(Exercise prompt) Write what comes next in the forum post about analyzing non-relational data with SQL, beginning right after its last sentence.

(Reading passage)
'''

Moving the topic on non-relational data to this dedicated thread. First a
bit of context based on our use case:
* We want to do ad-hoc analyze data coming from diverse sources like APIs,
document stores, and relational stores.
* Data are not limited to relational structures, e.g. API returning complex
object collections.
* Data may change its structure over time, e.g. due to implementation
upgrades.
* We want to use high level declarative query languages such as SQL.
Various techniques exist to tackle non-relational data analysis such as
mapping to a relational schema or run custom code in a distributed compute
cluster (map-reduce, spark jobs, etc) on blob data. These have their
drawbacks like data latency and effort on structure transformation, and
query latency and cost computing on blob data.

'''

(Extracted data entries)
'''

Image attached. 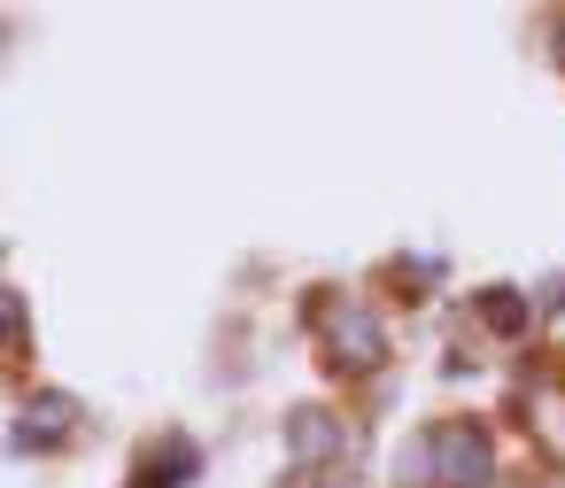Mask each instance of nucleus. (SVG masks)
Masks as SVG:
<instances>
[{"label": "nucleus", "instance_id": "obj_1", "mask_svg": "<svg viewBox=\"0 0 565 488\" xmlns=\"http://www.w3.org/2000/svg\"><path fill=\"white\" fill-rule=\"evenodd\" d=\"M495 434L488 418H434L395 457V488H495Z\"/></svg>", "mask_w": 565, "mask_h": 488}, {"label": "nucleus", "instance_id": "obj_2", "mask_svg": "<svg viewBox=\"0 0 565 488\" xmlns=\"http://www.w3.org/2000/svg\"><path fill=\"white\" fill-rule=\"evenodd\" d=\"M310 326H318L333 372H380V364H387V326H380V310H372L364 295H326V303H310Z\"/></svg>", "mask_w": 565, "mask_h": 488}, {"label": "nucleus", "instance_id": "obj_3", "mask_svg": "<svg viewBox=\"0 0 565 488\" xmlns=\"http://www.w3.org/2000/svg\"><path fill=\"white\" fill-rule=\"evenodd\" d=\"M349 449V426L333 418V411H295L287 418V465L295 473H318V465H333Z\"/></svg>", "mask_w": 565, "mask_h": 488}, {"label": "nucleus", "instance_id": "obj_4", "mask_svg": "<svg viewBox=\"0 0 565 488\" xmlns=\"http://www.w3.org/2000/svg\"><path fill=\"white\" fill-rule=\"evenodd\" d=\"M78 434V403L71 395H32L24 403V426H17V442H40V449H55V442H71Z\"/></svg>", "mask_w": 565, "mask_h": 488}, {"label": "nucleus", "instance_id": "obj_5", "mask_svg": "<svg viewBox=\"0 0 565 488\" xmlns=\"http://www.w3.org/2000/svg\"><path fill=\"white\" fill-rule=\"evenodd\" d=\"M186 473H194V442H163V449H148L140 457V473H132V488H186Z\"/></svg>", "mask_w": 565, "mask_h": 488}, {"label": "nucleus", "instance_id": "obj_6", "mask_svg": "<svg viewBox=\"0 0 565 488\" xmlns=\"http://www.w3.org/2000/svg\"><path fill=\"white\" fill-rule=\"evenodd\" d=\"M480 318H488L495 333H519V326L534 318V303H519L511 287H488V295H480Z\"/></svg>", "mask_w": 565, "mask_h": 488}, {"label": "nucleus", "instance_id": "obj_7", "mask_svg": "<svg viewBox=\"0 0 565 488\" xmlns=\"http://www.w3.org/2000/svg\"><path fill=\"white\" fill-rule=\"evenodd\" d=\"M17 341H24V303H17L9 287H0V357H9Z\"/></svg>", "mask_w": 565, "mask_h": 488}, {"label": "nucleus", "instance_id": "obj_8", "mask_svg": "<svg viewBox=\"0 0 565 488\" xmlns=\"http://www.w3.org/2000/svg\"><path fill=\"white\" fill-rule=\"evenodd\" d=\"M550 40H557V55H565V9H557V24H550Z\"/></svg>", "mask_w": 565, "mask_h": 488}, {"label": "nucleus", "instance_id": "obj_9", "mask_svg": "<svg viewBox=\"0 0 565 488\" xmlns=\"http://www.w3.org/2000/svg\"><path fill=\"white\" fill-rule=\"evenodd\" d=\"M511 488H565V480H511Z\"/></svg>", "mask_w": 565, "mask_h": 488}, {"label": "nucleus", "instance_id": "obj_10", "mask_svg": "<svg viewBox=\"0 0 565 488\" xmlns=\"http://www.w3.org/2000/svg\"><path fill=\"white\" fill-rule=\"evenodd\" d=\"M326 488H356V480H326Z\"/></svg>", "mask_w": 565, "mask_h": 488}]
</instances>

'''

(Response to the exercise)
We built a columnar data store for non-relational data without pre-defined
schema. For querying this data, technologies like Drill made it almost
possible to directly work with non-relational data using array and map data
types. However, we feel more can be done to truly make non-relational data
a first class citizen:
1) functions on array and map -- e.g. sizeOf(person.addresses) where
person.addresses is an array. Using FLATTEN is not the same as working
with complex objects directly,
2) heterogenous types -- better handling of heterogeneous data types within
the same column, e.g. product.version started as numbers, but some are
strings. Treating every value as a String is a workaround.
3) better storage plugin support for complex types -- we had to re-generate
from our columnar vectors into objects to give to Drill, rather than
feeding vectors directly.
I don't think any of these are easy to do. Much research and thinking will
be needed for a cohesive solution.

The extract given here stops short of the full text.